_Source data_:
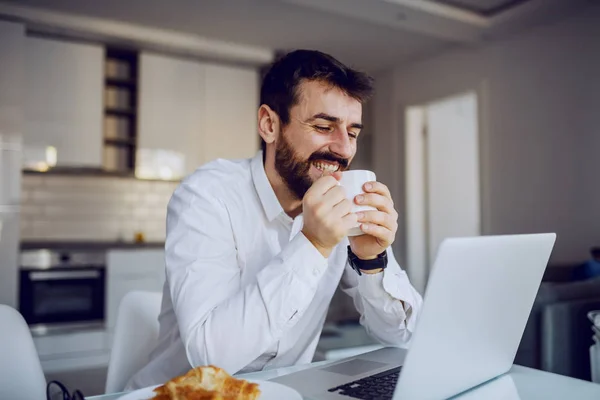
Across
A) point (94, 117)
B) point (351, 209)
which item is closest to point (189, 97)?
...
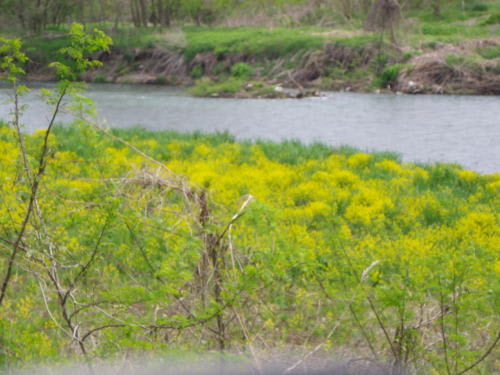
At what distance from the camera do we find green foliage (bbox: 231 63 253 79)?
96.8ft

_Aim_:
Locate each line in the records above that contains the word "point", and copy every such line in full.

_Answer for this exercise_:
A) point (94, 117)
B) point (351, 209)
which item is closest to point (189, 97)?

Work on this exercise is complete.